Exercise passage:
Students Katherine Medrano, left, and Chelsea Yeung practice evaluating a patient during their nursing class at George Mason University. (Jason Hornick for Express)

Michelle Martinez isn’t your typical nursing student. While most of her fellow nurses-in-training at James Madison University are preparing to practice in civilian hospitals or health centers, Martinez, 23, plans to be a nurse in the U.S. Army, and might be in situations where she faces a different set of challenges.

“The traumas are going to be a lot more extreme,” she says. “You’re going to have emotions you can’t deal with until after you’ve treated the patient — you might be taking care of the terrorist or you might be taking care of the soldier.”

Most military nurses earn their bachelor’s degree in nursing through a civilian program. There isn’t much need for different coursework. “Even in military hospitals, our duties are the same as in civilian hospitals,” says Chelsea Yeung, 23, a nursing student at George Mason University who also plans to work as a nurse in the Army.

Saved data entries:

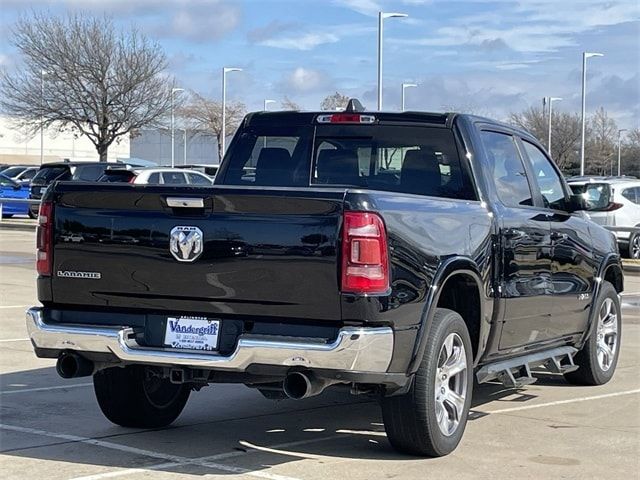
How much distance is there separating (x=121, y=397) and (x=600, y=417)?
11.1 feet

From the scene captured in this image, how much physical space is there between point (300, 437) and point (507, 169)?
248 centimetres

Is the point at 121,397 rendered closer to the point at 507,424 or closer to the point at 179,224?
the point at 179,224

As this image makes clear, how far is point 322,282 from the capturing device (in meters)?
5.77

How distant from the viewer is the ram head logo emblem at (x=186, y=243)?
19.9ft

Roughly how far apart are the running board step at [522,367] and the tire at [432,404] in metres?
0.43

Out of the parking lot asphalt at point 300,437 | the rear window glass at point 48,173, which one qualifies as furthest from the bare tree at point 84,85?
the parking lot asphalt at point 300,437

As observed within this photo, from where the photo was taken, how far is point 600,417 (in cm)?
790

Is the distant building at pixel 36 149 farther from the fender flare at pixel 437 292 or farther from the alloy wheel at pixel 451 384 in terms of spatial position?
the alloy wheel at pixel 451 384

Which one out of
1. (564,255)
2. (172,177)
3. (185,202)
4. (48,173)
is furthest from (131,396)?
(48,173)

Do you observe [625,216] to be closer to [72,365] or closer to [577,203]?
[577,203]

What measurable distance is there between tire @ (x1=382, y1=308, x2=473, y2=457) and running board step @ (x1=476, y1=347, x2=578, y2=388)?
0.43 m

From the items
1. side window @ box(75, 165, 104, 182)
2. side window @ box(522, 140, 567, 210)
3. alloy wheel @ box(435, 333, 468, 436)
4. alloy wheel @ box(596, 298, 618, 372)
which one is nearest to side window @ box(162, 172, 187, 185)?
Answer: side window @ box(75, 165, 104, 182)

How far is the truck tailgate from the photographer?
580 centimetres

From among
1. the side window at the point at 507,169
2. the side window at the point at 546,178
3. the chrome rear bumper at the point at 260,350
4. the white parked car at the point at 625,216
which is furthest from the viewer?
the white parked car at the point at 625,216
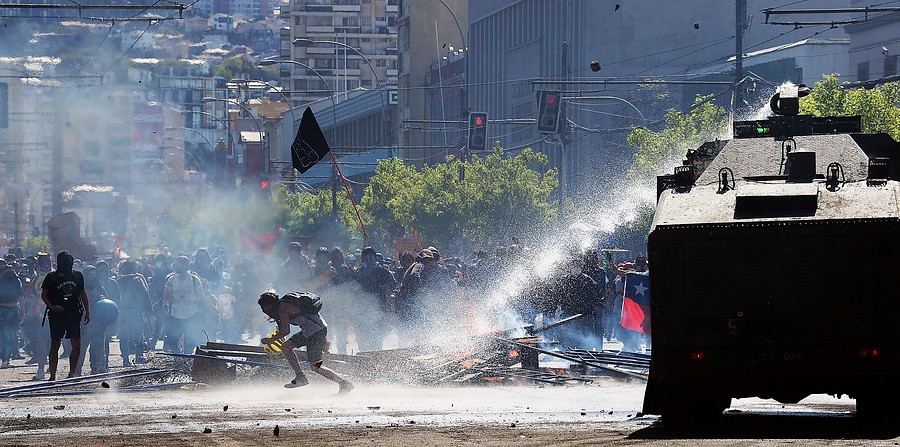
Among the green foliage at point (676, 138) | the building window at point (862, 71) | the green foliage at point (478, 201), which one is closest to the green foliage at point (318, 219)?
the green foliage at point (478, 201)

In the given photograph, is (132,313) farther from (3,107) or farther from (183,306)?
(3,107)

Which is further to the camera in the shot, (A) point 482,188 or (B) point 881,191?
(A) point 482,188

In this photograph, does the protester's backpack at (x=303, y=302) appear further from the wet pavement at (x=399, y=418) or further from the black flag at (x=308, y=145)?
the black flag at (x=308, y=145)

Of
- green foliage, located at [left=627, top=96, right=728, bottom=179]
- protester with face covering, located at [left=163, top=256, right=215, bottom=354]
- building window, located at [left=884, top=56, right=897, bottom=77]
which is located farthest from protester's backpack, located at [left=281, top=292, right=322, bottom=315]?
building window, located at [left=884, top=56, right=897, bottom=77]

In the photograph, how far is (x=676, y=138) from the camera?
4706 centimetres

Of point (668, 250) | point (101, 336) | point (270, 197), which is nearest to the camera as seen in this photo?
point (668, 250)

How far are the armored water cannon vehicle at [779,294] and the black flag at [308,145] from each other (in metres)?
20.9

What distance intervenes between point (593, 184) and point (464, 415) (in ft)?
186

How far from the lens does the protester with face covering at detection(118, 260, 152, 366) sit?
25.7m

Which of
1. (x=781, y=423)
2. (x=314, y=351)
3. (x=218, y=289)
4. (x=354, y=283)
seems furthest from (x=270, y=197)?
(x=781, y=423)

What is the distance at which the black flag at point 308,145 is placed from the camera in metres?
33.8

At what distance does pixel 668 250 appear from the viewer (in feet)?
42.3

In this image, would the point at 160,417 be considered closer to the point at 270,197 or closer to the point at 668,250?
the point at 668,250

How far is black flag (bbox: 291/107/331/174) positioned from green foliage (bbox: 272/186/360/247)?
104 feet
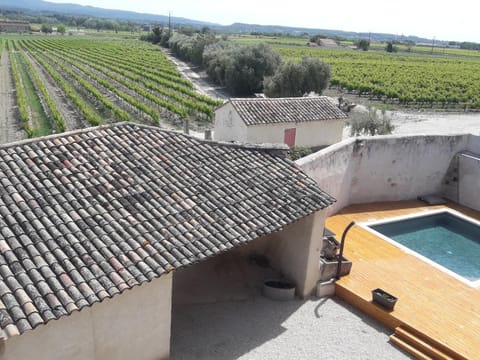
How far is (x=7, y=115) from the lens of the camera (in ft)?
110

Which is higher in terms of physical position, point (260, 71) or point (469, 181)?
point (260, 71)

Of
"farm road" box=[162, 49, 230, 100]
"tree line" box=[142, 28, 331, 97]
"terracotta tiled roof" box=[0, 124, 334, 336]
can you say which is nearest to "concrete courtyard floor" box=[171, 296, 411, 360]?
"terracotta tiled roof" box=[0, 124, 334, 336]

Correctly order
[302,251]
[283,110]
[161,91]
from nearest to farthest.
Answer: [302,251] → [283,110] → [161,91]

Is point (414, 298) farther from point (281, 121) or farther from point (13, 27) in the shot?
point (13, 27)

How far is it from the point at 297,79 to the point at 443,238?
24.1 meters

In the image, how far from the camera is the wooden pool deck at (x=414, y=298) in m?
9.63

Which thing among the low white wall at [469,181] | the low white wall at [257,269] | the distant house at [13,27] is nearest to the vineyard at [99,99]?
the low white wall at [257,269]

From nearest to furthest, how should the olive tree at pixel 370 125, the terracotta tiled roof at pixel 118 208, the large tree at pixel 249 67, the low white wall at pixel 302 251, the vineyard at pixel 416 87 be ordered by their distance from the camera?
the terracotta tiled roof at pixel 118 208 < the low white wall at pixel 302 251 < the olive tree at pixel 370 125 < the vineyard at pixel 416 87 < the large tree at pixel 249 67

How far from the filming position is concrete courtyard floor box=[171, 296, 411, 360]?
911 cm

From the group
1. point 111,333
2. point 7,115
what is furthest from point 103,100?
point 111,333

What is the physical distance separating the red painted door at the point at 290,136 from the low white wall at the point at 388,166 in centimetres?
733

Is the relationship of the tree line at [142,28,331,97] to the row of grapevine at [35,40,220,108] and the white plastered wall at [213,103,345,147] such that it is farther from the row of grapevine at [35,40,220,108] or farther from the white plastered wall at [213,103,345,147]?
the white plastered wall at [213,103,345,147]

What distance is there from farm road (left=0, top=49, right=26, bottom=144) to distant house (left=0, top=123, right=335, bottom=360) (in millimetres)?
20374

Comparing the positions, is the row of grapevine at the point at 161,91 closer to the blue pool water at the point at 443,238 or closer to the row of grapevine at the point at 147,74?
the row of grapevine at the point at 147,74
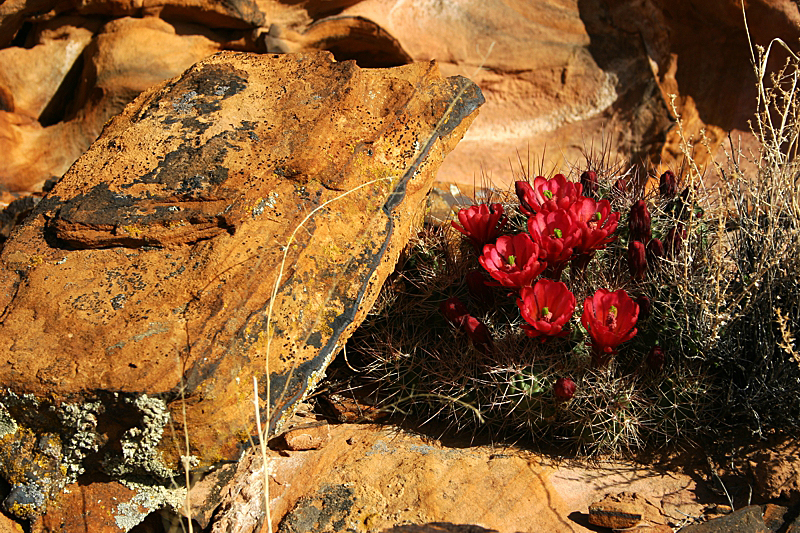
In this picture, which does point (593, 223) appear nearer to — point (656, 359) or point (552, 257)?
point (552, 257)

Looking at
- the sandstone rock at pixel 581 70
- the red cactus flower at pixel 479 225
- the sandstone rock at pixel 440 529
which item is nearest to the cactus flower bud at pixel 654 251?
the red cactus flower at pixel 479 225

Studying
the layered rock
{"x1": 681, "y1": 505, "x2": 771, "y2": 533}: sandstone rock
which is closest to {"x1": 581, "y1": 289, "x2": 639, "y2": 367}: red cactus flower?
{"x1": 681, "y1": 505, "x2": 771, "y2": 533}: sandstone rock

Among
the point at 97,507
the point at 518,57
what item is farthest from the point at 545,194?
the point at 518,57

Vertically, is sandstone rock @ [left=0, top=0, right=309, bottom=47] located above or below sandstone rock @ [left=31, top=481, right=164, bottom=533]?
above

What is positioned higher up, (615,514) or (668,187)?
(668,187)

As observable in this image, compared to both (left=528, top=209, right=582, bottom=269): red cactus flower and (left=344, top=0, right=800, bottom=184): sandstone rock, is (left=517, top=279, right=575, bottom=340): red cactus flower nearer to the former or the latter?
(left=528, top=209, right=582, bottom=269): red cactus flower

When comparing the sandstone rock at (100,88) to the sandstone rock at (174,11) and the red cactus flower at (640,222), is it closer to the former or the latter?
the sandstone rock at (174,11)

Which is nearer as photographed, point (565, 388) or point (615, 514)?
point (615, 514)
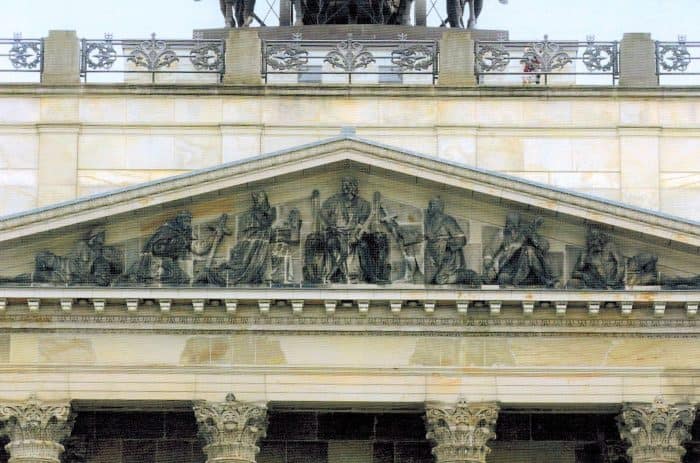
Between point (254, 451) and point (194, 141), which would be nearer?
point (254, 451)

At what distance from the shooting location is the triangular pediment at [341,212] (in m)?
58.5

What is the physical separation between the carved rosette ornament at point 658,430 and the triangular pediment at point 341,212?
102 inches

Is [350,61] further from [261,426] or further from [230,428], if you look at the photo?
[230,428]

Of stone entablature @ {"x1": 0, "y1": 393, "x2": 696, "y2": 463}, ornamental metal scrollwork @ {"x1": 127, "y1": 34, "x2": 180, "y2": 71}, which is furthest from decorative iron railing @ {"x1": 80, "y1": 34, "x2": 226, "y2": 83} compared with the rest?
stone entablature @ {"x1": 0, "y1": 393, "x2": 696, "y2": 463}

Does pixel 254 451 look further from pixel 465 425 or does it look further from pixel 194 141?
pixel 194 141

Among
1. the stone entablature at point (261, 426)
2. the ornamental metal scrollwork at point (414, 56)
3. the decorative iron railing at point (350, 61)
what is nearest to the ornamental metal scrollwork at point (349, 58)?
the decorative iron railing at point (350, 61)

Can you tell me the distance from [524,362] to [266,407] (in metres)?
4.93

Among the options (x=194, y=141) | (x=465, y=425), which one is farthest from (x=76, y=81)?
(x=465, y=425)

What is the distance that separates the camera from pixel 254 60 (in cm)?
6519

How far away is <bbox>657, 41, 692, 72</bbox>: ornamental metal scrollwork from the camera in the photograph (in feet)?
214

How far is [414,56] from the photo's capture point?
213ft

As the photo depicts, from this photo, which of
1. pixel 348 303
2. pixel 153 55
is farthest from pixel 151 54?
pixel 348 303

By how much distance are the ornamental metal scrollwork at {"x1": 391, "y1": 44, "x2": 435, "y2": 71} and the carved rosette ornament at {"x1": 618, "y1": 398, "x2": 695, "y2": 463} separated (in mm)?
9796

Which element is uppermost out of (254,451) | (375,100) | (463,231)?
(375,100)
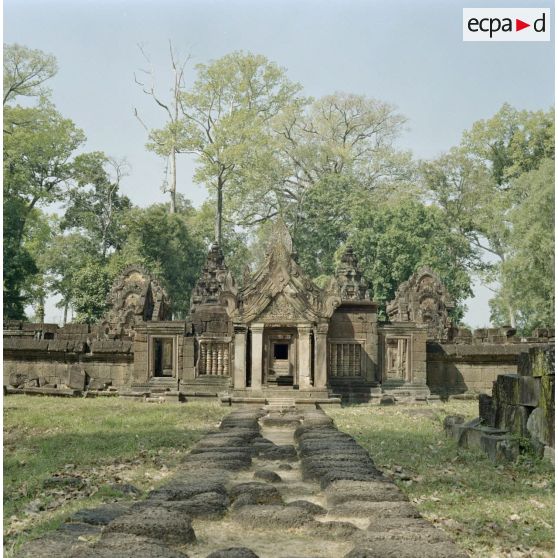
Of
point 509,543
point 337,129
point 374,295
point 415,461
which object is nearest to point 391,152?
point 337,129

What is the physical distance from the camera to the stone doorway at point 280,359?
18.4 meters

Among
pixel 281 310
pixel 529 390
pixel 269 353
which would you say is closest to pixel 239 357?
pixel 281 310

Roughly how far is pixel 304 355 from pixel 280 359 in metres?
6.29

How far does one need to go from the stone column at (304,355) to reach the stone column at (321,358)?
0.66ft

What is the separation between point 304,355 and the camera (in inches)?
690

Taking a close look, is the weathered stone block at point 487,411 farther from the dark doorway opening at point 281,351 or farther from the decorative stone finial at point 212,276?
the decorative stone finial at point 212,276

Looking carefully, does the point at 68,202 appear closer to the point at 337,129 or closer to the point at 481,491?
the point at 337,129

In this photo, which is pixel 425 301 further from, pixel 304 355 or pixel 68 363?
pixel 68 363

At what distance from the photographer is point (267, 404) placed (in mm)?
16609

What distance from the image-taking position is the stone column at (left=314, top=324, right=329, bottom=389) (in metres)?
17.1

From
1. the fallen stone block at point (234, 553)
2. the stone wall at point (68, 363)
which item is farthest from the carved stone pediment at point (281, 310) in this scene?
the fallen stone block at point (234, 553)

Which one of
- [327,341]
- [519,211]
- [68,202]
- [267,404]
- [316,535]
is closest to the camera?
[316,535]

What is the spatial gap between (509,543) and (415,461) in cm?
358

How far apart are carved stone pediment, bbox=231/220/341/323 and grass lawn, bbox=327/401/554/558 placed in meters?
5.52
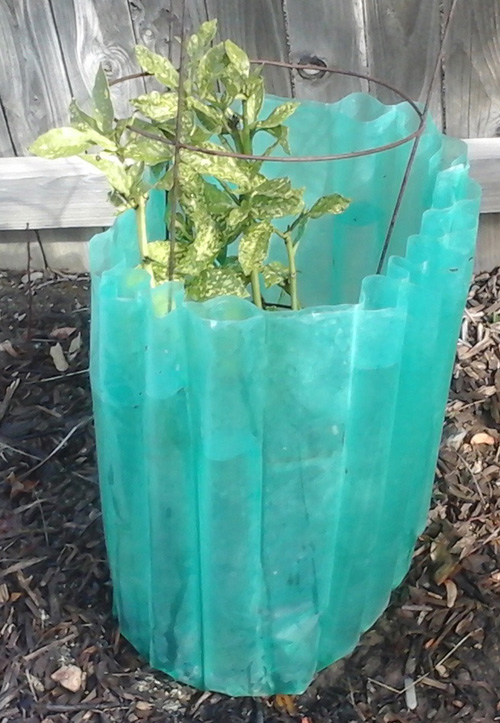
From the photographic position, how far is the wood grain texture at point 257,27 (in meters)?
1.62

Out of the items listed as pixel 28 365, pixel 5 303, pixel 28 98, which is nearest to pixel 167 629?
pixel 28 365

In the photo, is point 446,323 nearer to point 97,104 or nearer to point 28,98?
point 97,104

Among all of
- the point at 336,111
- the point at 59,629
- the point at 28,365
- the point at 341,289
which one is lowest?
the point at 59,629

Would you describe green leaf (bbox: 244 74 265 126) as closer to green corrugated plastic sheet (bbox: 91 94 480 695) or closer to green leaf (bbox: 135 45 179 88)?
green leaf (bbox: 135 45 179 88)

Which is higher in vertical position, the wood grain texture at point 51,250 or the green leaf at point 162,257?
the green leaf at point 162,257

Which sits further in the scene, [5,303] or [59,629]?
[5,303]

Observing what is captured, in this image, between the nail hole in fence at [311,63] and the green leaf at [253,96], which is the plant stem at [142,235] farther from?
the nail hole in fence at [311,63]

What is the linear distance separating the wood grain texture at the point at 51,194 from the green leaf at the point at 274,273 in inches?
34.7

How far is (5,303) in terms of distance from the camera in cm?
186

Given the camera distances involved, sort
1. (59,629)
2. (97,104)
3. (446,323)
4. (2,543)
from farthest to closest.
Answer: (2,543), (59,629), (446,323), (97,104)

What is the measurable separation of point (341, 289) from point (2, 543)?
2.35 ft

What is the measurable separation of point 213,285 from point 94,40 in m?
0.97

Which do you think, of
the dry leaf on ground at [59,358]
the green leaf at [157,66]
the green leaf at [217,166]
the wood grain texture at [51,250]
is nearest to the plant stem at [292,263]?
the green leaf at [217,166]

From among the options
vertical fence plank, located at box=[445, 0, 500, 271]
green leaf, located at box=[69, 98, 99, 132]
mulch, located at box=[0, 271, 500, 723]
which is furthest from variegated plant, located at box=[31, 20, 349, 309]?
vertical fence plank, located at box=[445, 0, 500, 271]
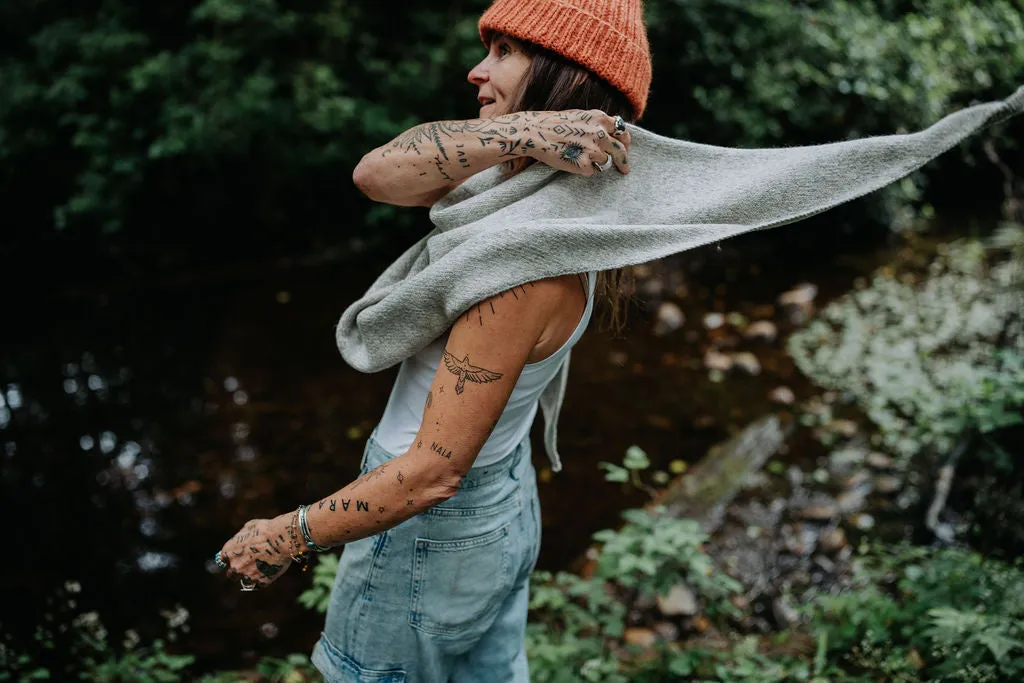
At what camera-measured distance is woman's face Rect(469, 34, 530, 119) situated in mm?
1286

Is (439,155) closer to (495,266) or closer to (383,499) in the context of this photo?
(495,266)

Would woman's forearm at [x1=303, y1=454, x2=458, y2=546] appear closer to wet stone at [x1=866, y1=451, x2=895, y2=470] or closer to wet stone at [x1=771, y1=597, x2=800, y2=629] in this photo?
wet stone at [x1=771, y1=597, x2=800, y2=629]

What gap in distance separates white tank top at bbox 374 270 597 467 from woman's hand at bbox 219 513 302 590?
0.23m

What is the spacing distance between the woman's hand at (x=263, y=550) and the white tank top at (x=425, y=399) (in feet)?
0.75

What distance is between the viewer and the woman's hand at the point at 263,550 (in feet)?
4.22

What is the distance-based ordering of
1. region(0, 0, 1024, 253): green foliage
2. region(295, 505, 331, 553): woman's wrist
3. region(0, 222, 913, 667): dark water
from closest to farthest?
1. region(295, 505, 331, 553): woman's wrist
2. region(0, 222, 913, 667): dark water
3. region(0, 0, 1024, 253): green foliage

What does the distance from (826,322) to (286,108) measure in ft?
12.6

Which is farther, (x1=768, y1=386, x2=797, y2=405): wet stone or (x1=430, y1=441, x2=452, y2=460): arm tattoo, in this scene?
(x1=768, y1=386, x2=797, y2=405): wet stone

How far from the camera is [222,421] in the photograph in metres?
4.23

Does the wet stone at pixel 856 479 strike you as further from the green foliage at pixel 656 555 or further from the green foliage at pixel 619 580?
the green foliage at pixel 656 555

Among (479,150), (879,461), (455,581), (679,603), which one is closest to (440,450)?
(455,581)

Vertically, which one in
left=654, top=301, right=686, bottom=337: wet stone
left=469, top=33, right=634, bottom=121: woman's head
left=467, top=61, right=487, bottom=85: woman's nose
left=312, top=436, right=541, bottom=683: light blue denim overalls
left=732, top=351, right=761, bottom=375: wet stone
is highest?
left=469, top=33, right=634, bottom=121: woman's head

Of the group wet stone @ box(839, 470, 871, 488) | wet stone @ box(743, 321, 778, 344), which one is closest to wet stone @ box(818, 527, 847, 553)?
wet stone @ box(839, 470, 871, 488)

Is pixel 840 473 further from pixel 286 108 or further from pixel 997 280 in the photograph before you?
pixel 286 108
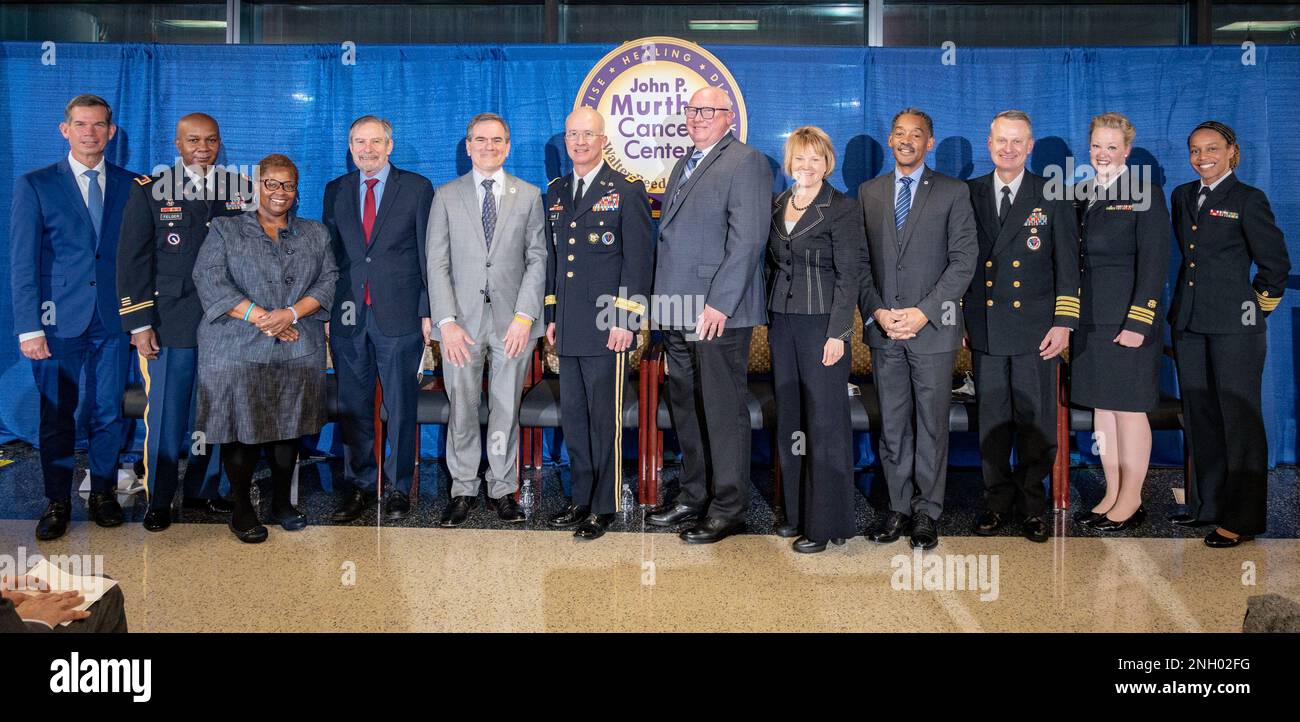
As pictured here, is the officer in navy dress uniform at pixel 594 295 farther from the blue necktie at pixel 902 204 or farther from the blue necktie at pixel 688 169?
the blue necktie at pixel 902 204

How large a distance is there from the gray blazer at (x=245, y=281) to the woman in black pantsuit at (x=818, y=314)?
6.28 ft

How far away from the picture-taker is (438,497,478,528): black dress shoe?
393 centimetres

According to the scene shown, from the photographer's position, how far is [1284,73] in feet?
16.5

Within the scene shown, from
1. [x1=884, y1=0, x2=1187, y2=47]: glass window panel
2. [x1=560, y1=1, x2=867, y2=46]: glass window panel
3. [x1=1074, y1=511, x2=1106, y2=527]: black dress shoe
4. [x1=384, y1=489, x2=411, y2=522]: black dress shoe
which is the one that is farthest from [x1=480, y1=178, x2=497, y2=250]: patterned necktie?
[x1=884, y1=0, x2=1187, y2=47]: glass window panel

About this task: Repeat the article above about nursing students headed for the Army, word for word and in full.

Result of this task:
Students Katherine Medrano, left, and Chelsea Yeung practice evaluating a patient during their nursing class at George Mason University. (Jason Hornick for Express)

Michelle Martinez isn’t your typical nursing student. While most of her fellow nurses-in-training at James Madison University are preparing to practice in civilian hospitals or health centers, Martinez, 23, plans to be a nurse in the U.S. Army, and might be in situations where she faces a different set of challenges.

“The traumas are going to be a lot more extreme,” she says. “You’re going to have emotions you can’t deal with until after you’ve treated the patient — you might be taking care of the terrorist or you might be taking care of the soldier.”

Most military nurses earn their bachelor’s degree in nursing through a civilian program. There isn’t much need for different coursework. “Even in military hospitals, our duties are the same as in civilian hospitals,” says Chelsea Yeung, 23, a nursing student at George Mason University who also plans to work as a nurse in the Army.